Esa mortal debilidad me lleva a defender lo indefendible, a esforzarme por justificar mi pecado. Y trato de justificar mis pecados juzgando la vida de los demás, levantando mi dedo acusador, sin darme cuenta que lo que estoy haciendo es protegiendo a Satanás en mi propio corazón. Veo los males en los demás y eso me da fuerzas para hacerlo yo mismo. ¡Cuidado, esto está advertido en la palabra de Dios! Leamos: “No seguirás a los muchos para hacer mal, ni responderás en litigio inclinándote a los más para hacer agravios…” (Ex. 23:2). No, mi amigo y hermano en Cristo, no hay justificación para el pecado. El debilitamiento espiritual hay que rechazarlo con todo nuestro corazón.

Algunas veces, por no herir a algún “amigo” del mundo, no le advertimos sobre las consecuencias que conllevan las cosas malas que practica y caemos en el error de tolerar el pecado. Tácitamente eso me hace cómplice de los pecados ajenos: “Y no participéis en las obras infructuosas de las tinieblas, sino más bien reprendedlas; porque vergonzoso es aun hablar de lo que ellos hacen en secreto” (Ef. 5:11-12). Hermano lector: “No entres por la vereda de los impíos, Ni vayas por el camino de los malos” (Pr. 4:14).

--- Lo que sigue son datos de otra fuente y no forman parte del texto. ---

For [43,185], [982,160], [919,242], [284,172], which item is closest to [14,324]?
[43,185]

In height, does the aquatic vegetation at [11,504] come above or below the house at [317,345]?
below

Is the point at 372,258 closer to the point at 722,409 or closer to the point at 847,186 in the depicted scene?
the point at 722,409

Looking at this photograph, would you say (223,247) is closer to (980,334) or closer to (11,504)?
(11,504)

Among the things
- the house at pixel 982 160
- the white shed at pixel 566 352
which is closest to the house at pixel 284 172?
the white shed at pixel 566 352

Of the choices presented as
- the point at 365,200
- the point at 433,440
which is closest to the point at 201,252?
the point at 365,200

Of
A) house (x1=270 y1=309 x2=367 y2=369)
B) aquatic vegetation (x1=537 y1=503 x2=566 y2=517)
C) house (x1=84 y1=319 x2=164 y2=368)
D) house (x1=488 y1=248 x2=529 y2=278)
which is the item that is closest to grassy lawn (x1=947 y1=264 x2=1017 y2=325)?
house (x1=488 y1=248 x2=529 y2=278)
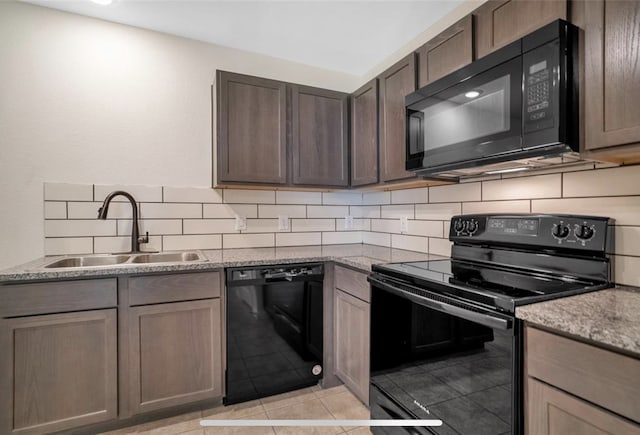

Pídele a Dios que puedas despertar de entre los muertos. Clama: ¡Señor resucítame! Clama al único que puede sacarte con su mano poderosa de ese fango mortal en donde estás atrapado o estás por caer en él. ¡Levanta tus manos caídas y afirma las rodillas paralizadas! Que el día del arrebatamiento está demasiado cerca, porque él vendrá como ladrón de noche, cuando nadie lo espere. Despierta iglesia amada. “No tengas envidia de los hombres malos, ni desees estar con ellos…” (Pr. 24:1). Ni tampoco te enredes en los negocios de la vida, porque pueden arrastrar tu alma detrás del amor al dinero, el cual es raíz de todos los males.

 

¿Y hay malos en la Iglesia?

Con profunda tristeza tengo que reconocer que este mal también está entre nosotros. Y el germen del pecado es muchas veces protegido y diseminado entre los mismos miembros. Esto se vivió en Israel y la iglesia organizada no se salva de esta contaminación. Jesús tuvo a un traidor, Judas, entre sus discípulos. El apóstol Pablo tuvo un Demas, que también lo traicionó. En la iglesia de Éfeso, Pablo les llamó lobos rapaces, a los que después de su partida se meterían a la iglesia. Y no es extraño que entre nosotros hayan algunos que andan desordenadamente, a los cuales hay que exhortarlos con amor y misericordia para reconvenirlos de sus errores, pero nunca para seguir sus obras, las cuales hay que reprenderlas y tomar medidas que les ayuden a dejar esas malas prácticas.

No te hagas partícipe de pecados ajenos. Luchemos todos, desde nosotros los pastores, los diáconos, los sub-diáconos y miembros activos de la iglesia, y defendamos la santidad de la iglesia. Tengamos celo por la casa de Dios. Y a título personal propongámonos en el nombre del Señor Jesucristo, ser ejemplo de los creyentes en palabra, conducta, amor, espíritu, fe y pureza.  Es obvio que esta lucha intestina contra el mal, acarrea incomodidades; pero mostremos integridad y seriedad, de modo que el adversario se avergüence y no tenga nada malo que decir.

Que nuestro buen Dios nos dé poder para ser fieles en todo, de tal manera que vengamos a ser “adornos a la doctrina de Dios nuestro Salvador”. Mi oración está en favor de aquellos que estemos dispuestos a tomar las armas de la luz y combatir con valentía y poder en el Espíritu Santo de Dios, a las tinieblas que tratan de contaminar nuestro pueblo, el de Dios. Vamos hermanos, peleemos la buena batalla de la fe. Que Dios les bendiga. Y fieles hasta el final. Amén.